The specific design of a pause matters too. A confirmation step that asks 'are you sure?' teaches nothing. A confirmation step that says 'this transfer is larger than anything you have sent before, and it cannot be reversed once processed' gives the user something to act on. The difference is whether the friction is informative or just obstructive.

Authentication needs to be usable. SMS codes are hard for many people, including those with low vision, limited movement, or older devices. Biometrics are often easier and more reliable. Designing authentication that works for the least able user in the customer base tends to produce a better experience for everyone.

Language matters more than the industry usually acknowledges. Pension choices involve tax wrappers, nomination forms, and income options that providers have explained so poorly that regulators now require testing of customer communications. One plain screen with a single clear question is more useful than a dashboard full of numbers nobody asked for. The goal is not to simplify the product. It is to reduce the effort required to understand the decision.

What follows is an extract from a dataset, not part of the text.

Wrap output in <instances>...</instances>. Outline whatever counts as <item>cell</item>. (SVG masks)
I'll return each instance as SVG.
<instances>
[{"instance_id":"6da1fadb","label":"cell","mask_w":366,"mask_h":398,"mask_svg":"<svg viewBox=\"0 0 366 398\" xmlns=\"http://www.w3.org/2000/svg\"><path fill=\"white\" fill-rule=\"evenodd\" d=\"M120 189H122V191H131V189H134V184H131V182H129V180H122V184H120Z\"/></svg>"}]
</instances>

When you design with users rather than for them, the features that tend to emerge are the ones people actually want: spending locks, trusted contact alerts, the ability to pause their own account, clear notifications that explain why something has been flagged. These are not niche features for vulnerable customers. They are features that build trust and confidence across the board.

This is not optional

Since 2023, Consumer Duty requires firms to demonstrate good outcomes for customers with vulnerabilities. That is not a compliance exercise. It is a design brief. The FCA has been clear that it expects firms to identify the needs of vulnerable customers at the product design stage, not as an afterthought. Firms cannot keep deferring it.

The fraud case makes the urgency equally clear. The UK lost £1.17 billion to fraud in 2024. Authorised push payment scams, where someone is pressured into approving a payment themselves, fell only after the industry added friction. The PSR's mandatory reimbursement rules are now in force, which means the cost of getting this wrong falls directly on firms. The data is unambiguous. Pauses work. The industry already knows this. The question is whether it will apply the lesson in the places where it matters most.

There is also a retention argument that the industry tends to underestimate. UK private pensions hold around £3 trillion in assets. £380 billion leaves pension platforms every year, not because members decided to leave, but because nobody built a reason to stay. If members are harmed, confused, or simply not well served by their pension product at the point they need it most, they leave. In a market where accumulation products are broadly similar, the decumulation experience is increasingly where the real competitive differentiation sits.

Pension providers were not set up to offer a banking-style experience. Fintechs aimed at younger customers have not shifted their focus either. Closing this gap properly means building for this group from the ground up, not retrofitting something designed for a different customer in a different life stage.

The design principle behind all of it

Smart friction is not a bolt-on for vulnerable customers. It is a design principle that applies wherever the stakes are high enough to warrant it.

Some decisions need space. Some journeys need to breathe. Most customers are better served by a product that slows down in the right places than one that never stops at all. The retirement context makes this obvious because the money is significant, the decisions are complex, and the margin for error is small. But the underlying logic holds across financial services wherever the cost of a rushed decision outweighs the benefit of speed.

The frictionless era was not a mistake. It produced real improvements for real customers. But it also produced a set of products that work well when everything goes smoothly and struggle when it does not. Designing for the moments when things get difficult, when the user is under pressure, when the stakes are high enough that getting it wrong actually matters, is the next design challenge the industry needs to take seriously.

The question is not "can we remove friction?" It is "will we add the right kind back?"